Task list:
a. Name every geographic place mentioned in the text on Gilles Caron.
b. Reproduce word for word the passage of the text on Gilles Caron starting with "Gilles Caron: A" and going on through "age of thirty.".

Text shown:
------------------------------------

Gilles Caron: A Witness to an Imperfect World

The book Gilles Caron, Un monde imparfait accompanies the eponymous exhibition, which was on view in Reims and is traveling to Cherbourg starting April 24, 2021. Blind invites you to discover Gilles Caron’s remarkable work through his photographs and the testimony of Robert Pledge, director of the agency Contact, who was close to the photographer who died suddenly at the age of thirty. 

When asked to choose one photo by his friend Gilles Caron, Robert Pledge didn’t pick an iconic image from Northern Ireland, Vietnam, or Biafra. He would rather talk about a picture of young lovers kissing. He holds it up as a proof of the great sensibility of the French photographer, a far cry from the inferno of war that marked Caron’s short but exceptional career before his death in Cambodia in April 1970.

------------------------------------

Material provided:
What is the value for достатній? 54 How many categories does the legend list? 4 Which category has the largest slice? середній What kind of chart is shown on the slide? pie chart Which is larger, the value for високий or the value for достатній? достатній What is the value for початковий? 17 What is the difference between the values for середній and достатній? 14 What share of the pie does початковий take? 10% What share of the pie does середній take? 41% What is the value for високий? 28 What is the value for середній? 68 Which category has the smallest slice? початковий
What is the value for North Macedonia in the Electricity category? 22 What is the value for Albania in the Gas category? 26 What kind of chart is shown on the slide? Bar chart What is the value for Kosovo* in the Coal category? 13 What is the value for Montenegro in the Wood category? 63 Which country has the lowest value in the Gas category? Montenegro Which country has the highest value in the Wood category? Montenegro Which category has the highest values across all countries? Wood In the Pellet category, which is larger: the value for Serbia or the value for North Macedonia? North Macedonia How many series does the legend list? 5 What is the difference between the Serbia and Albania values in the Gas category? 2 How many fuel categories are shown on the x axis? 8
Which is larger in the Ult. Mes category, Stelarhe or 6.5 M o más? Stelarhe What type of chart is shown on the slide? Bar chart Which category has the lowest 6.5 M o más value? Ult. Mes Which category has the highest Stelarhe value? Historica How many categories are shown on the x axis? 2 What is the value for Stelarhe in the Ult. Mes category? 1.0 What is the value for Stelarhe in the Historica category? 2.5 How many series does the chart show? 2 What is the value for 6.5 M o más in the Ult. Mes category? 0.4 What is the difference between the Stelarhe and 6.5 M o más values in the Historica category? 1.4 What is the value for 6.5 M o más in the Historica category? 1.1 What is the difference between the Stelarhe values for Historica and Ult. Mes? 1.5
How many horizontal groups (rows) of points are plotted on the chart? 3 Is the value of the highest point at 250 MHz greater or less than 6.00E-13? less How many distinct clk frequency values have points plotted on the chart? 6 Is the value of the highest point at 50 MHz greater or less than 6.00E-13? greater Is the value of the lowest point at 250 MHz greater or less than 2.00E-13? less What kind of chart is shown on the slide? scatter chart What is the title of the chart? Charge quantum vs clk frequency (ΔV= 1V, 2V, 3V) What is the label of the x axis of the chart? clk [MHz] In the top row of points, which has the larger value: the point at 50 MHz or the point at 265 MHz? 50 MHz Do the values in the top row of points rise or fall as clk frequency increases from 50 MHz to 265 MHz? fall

------------------------------------

Answers to this exercise:
a. Reims, Cherbourg, Northern Ireland, Vietnam, Biafra, Cambodia

b.
Gilles Caron: A Witness to an Imperfect World

The book Gilles Caron, Un monde imparfait accompanies the eponymous exhibition, which was on view in Reims and is traveling to Cherbourg starting April 24, 2021. Blind invites you to discover Gilles Caron’s remarkable work through his photographs and the testimony of Robert Pledge, director of the agency Contact, who was close to the photographer who died suddenly at the age of thirty.